Por que a IA tornou a energia nuclear interessante de novo
Durante boa parte das últimas décadas, a energia nuclear perdeu espaço no debate energético global. Depois do crescimento acelerado entre os anos 1960 e 1980, o setor entrou num longo período de estagnação, especialmente na Europa e nos Estados Unidos. Acidentes como Three Mile Island, em 1979, Chernobyl, em 1986, e Fukushima, em 2011, consolidaram na opinião pública a ideia de que se tratava de uma fonte perigosa, cara e ambientalmente problemática. Ao mesmo tempo, o avanço das renováveis e a queda de custos da solar e da eólica empurraram investimentos para outras direções.
Por quase trinta anos, poucos países iniciaram novos projetos de grande porte. Muitas usinas antigas foram fechadas ou tiveram a expansão adiada, e o setor passou a sobreviver basicamente da manutenção do que já existia, com exceções importantes como China, Rússia e Coreia do Sul, que nunca abandonaram totalmente seus programas nucleares.
A combinação de crise climática, necessidade de reduzir emissões rapidamente, instabilidade geopolítica nos mercados de energia e explosão da demanda elétrica, puxada inclusive pela inteligência artificial, fez governos revisitarem a fonte nuclear com outro olhar. Ela passou a ser vista menos como vilã ambiental e mais como uma das poucas fontes capazes de gerar energia em grande escala sem emitir CO₂.

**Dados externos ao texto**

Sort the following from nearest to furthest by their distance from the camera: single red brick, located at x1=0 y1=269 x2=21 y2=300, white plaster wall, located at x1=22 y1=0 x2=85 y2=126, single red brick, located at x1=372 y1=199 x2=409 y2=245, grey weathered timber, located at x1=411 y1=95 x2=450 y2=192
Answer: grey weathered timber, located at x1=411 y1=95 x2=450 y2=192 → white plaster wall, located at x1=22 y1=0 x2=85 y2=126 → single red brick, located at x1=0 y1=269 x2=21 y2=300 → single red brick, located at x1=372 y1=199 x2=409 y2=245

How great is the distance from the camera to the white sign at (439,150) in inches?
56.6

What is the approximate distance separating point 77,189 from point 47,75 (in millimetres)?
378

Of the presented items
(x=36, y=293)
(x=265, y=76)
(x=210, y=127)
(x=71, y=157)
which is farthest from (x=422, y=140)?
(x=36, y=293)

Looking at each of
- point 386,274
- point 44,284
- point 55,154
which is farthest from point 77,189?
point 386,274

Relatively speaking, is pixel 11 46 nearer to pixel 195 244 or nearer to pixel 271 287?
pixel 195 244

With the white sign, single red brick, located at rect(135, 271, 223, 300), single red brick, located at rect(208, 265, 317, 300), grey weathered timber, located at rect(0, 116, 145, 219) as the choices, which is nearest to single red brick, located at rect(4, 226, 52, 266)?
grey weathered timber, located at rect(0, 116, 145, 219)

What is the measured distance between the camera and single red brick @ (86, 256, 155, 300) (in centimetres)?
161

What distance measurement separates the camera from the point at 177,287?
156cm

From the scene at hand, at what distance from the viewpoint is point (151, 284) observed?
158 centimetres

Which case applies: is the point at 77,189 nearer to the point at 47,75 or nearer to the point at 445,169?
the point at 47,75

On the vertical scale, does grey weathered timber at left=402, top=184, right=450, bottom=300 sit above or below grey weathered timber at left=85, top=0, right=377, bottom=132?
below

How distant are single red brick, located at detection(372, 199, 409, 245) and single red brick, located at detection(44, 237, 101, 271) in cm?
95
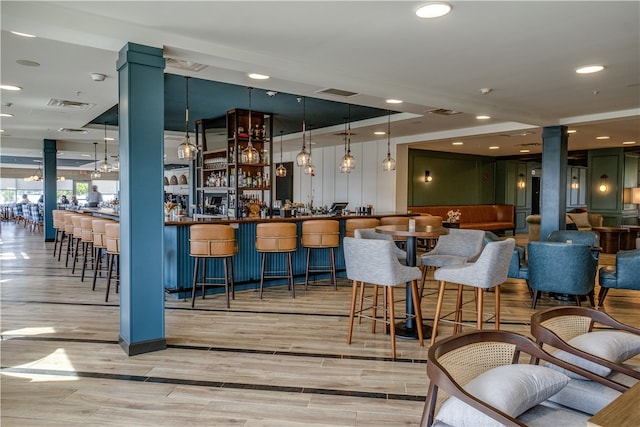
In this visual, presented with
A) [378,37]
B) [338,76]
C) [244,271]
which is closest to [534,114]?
[338,76]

Prós e contras da energia nuclear não podem ser desconsiderados
Os principais prós que estão por trás dessa revalorização são bem objetivos. Usinas nucleares produzem energia de forma contínua, o que ajuda a estabilizar sistemas que hoje dependem cada vez mais de fontes intermitentes. Em termos climáticos, a emissão de carbono ao longo do ciclo de vida é comparável à da eólica e menor que a de muitas hidrelétricas. Além disso, uma única usina pode gerar o equivalente a milhares de turbinas eólicas.

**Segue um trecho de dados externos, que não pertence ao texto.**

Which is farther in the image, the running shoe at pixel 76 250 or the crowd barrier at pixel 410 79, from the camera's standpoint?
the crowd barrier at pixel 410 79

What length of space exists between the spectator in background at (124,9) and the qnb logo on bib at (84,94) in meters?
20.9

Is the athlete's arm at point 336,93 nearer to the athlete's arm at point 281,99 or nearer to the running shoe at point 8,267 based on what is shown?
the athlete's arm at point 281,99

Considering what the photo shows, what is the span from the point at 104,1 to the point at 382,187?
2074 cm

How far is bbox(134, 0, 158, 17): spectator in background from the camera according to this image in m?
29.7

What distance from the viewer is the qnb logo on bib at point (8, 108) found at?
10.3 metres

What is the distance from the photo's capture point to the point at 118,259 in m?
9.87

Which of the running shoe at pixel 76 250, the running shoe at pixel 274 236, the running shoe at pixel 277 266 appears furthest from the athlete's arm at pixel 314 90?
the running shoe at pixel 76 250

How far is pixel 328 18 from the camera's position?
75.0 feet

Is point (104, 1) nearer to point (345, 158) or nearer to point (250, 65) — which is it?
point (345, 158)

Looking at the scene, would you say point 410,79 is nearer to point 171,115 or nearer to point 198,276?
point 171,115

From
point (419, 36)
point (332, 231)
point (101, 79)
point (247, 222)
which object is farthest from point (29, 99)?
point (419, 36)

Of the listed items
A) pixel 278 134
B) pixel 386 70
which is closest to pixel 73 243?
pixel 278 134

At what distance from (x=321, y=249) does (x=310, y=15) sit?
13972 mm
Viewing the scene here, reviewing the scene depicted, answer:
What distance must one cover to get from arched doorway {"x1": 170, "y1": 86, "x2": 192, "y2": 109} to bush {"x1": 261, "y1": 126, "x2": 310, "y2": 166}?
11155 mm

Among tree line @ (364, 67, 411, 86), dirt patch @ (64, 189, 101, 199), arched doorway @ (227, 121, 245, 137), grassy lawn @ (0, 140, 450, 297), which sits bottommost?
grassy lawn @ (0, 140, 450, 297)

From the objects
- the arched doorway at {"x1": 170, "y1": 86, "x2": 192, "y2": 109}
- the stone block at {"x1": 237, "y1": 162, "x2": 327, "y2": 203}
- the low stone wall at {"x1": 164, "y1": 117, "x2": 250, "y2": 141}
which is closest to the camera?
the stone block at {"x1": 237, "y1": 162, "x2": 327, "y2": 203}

Mas os contras continuam existindo e não são pouca coisa, embora aparentemente sejam tratados como se fosse por parte dos reguladores e decisores. Se você, como eu, foi criança nos anos 80 deve se lembrar de como as usinas nucleares sempre foram apresentadas como um risco à humanidade, e esse perigo não deixa de existir apenas porque a IA tem de ser alimentada. Máquinas necessitarem de alguma coisa está longe de ser sinônimo de que nós precisemos do mesmo.

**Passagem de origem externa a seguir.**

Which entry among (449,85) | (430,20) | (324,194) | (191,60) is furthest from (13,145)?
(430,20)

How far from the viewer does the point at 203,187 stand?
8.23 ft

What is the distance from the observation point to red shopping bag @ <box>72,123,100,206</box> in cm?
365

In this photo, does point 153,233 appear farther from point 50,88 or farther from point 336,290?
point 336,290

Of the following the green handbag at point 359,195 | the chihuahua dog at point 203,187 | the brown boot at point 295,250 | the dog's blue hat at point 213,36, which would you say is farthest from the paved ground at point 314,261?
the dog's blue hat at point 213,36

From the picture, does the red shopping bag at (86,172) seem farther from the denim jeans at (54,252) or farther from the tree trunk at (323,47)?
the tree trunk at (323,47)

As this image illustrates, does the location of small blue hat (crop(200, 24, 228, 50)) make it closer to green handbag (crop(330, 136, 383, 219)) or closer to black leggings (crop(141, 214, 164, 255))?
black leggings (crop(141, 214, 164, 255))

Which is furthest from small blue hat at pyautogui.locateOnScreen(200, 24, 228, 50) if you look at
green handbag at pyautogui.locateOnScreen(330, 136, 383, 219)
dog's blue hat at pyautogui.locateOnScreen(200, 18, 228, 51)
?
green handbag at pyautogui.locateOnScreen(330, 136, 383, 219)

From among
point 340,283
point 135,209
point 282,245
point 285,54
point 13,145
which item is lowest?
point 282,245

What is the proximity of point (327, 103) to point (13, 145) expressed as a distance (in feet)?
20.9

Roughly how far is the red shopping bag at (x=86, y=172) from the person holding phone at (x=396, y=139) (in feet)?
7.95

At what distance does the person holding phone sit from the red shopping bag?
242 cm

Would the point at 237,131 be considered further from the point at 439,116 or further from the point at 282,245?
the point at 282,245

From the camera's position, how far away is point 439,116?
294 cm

Acidentes nucleares têm impacto enorme quando acontecem, tanto ambiental quanto socialmente. Regiões inteiras se tornam inabitáveis por longos períodos. Além disso, o problema dos resíduos nucleares permanece sem solução definitiva em muitos países, já que o lixo radioativo precisa ser armazenado com segurança durante milhares de anos. Os custos de construção são altíssimos, com obras que frequentemente atrasam e estouram orçamento. Há ainda o temor ligado à proliferação nuclear, já que a tecnologia pode ser desviada para fins militares. Mesmo assim, o volume de metas anunciadas mostra que governos estão dispostos a correr o risco.